• **CHALLENGE**: Reproduce every one of the following lines word for word, leaving out the pictures.

• **INFORMATION SUPPLIED**:

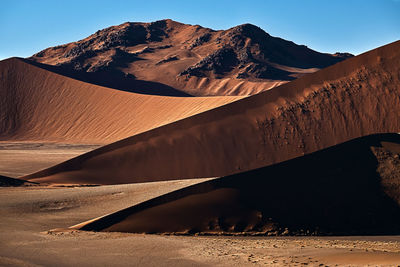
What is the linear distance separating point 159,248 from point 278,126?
261 inches

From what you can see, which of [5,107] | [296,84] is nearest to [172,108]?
[5,107]

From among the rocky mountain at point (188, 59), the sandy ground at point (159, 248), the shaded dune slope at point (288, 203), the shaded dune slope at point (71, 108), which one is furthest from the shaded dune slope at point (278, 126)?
the rocky mountain at point (188, 59)

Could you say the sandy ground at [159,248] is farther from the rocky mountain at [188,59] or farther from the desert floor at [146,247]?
the rocky mountain at [188,59]

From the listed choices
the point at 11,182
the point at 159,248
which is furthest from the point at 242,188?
the point at 11,182

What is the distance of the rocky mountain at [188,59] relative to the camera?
69.1m

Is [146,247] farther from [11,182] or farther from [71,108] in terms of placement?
[71,108]

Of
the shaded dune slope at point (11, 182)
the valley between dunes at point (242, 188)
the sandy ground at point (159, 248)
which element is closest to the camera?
the sandy ground at point (159, 248)

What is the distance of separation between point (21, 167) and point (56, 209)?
41.5ft

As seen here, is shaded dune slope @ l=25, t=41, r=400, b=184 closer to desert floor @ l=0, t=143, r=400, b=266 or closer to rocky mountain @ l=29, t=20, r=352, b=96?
desert floor @ l=0, t=143, r=400, b=266

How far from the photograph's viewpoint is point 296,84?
13.0m

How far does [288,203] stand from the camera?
8281 mm

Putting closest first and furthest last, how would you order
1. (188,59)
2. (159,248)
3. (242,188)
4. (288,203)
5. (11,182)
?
(159,248)
(288,203)
(242,188)
(11,182)
(188,59)

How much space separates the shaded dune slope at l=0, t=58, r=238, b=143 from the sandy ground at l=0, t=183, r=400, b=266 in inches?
1114

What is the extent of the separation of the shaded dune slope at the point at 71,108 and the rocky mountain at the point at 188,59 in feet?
28.0
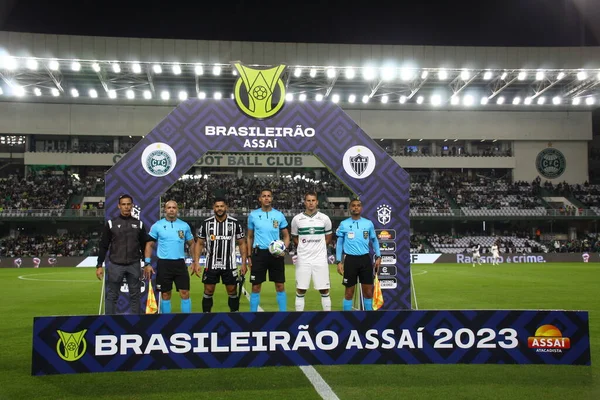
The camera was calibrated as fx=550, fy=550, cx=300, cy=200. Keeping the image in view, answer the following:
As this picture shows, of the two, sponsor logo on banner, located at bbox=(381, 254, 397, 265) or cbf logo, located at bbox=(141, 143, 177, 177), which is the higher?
cbf logo, located at bbox=(141, 143, 177, 177)

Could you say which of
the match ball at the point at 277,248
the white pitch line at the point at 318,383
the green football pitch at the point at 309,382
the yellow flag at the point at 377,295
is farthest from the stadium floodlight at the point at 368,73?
the white pitch line at the point at 318,383

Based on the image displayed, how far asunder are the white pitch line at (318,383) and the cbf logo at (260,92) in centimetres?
617

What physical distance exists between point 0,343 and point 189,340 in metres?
3.90

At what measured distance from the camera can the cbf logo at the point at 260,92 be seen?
11.3 m

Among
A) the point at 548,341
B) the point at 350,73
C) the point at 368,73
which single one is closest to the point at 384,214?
the point at 548,341

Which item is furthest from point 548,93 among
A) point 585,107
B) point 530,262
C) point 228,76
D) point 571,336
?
point 571,336

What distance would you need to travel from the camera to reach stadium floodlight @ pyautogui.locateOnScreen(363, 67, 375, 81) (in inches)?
1451

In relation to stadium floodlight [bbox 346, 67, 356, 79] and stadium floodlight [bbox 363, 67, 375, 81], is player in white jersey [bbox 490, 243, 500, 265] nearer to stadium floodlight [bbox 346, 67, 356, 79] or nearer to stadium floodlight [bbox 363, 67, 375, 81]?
stadium floodlight [bbox 363, 67, 375, 81]

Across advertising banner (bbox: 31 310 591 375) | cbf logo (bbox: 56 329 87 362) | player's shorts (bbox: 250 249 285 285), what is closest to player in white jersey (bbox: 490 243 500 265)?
player's shorts (bbox: 250 249 285 285)

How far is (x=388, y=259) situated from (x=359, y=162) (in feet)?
7.02

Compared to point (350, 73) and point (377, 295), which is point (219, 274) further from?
point (350, 73)

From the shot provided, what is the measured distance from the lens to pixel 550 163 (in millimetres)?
49094

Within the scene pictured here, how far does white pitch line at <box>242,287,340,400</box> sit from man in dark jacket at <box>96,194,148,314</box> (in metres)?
3.18

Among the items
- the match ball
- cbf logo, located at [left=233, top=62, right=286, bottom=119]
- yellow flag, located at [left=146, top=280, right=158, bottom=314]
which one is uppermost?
cbf logo, located at [left=233, top=62, right=286, bottom=119]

• **WORKED SOLUTION**:
What is the linear distance separating point 159,248 from point 278,126?
261 inches

From what you can see, which of [5,107] | [296,84] is nearest to [172,108]?
[5,107]

From among the rocky mountain at point (188, 59), the sandy ground at point (159, 248), the shaded dune slope at point (288, 203), the shaded dune slope at point (71, 108), which one is furthest from the shaded dune slope at point (278, 126)?
the rocky mountain at point (188, 59)

Could you say the sandy ground at [159,248] is farther from the rocky mountain at [188,59] or farther from the desert floor at [146,247]?
the rocky mountain at [188,59]

From the listed choices
the point at 11,182
the point at 159,248
which is furthest from the point at 242,188?
the point at 11,182

What is the distance of the rocky mountain at [188,59] relative to the camera?
69.1m

Is [146,247] farther from [11,182] or farther from [71,108] in terms of placement?
[71,108]

Of
the shaded dune slope at point (11, 182)
the valley between dunes at point (242, 188)
the sandy ground at point (159, 248)
which element is closest to the camera?
the sandy ground at point (159, 248)

What is the distance of separation between point (21, 167) and point (56, 209)?
41.5ft

As seen here, is shaded dune slope @ l=25, t=41, r=400, b=184 closer to desert floor @ l=0, t=143, r=400, b=266 or closer to rocky mountain @ l=29, t=20, r=352, b=96?
desert floor @ l=0, t=143, r=400, b=266

How far from the photograph's viewpoint is point 296,84?
13.0m

How far does [288,203] stand from the camera?
8281 mm

Putting closest first and furthest last, how would you order
1. (188,59)
2. (159,248)
3. (242,188)
4. (288,203)
5. (11,182)
?
(159,248)
(288,203)
(242,188)
(11,182)
(188,59)

How much space separates the shaded dune slope at l=0, t=58, r=238, b=143 from the sandy ground at l=0, t=183, r=400, b=266 in inches?
1114

What is the extent of the separation of the shaded dune slope at the point at 71,108 and the rocky mountain at the point at 188,59 in feet?
28.0
The camera was calibrated as fx=550, fy=550, cx=300, cy=200. Keeping the image in view, answer the following:
As this picture shows, of the two, sponsor logo on banner, located at bbox=(381, 254, 397, 265) or cbf logo, located at bbox=(141, 143, 177, 177), which is the higher?
cbf logo, located at bbox=(141, 143, 177, 177)

Could you say which of
the match ball at the point at 277,248
the white pitch line at the point at 318,383
the green football pitch at the point at 309,382
the yellow flag at the point at 377,295
is farthest from the stadium floodlight at the point at 368,73?
the white pitch line at the point at 318,383

Based on the image displayed, how far asunder are the white pitch line at (318,383) and the cbf logo at (260,92) in centimetres?
617

What physical distance exists between point 0,343 and point 189,340 in metres?
3.90

At what measured distance from the camera can the cbf logo at the point at 260,92 be seen?
11.3 m

Among
A) the point at 548,341
B) the point at 350,73
C) the point at 368,73
which single one is closest to the point at 384,214?
the point at 548,341

Which item is furthest from point 548,93 among
A) point 585,107
B) point 530,262
C) point 228,76
D) point 571,336
?
point 571,336

What distance would you need to travel from the camera to reach stadium floodlight @ pyautogui.locateOnScreen(363, 67, 375, 81) (in inches)?
1451

In relation to stadium floodlight [bbox 346, 67, 356, 79] and stadium floodlight [bbox 363, 67, 375, 81], is player in white jersey [bbox 490, 243, 500, 265] nearer to stadium floodlight [bbox 346, 67, 356, 79] or nearer to stadium floodlight [bbox 363, 67, 375, 81]?
stadium floodlight [bbox 363, 67, 375, 81]

Across advertising banner (bbox: 31 310 591 375) | cbf logo (bbox: 56 329 87 362) | player's shorts (bbox: 250 249 285 285), what is closest to player in white jersey (bbox: 490 243 500 265)?
player's shorts (bbox: 250 249 285 285)

How far is (x=388, y=259) situated from (x=359, y=162) (in feet)?
7.02

Compared to point (350, 73) and point (377, 295), which is point (219, 274) further from?
point (350, 73)

From the shot provided, what is the measured distance from the lens to pixel 550 163 (in millimetres)?
49094

Within the scene pictured here, how far does white pitch line at <box>242,287,340,400</box> sit from man in dark jacket at <box>96,194,148,314</box> (in metres)?
3.18

Among the items
- the match ball
- cbf logo, located at [left=233, top=62, right=286, bottom=119]
- yellow flag, located at [left=146, top=280, right=158, bottom=314]
which one is uppermost?
cbf logo, located at [left=233, top=62, right=286, bottom=119]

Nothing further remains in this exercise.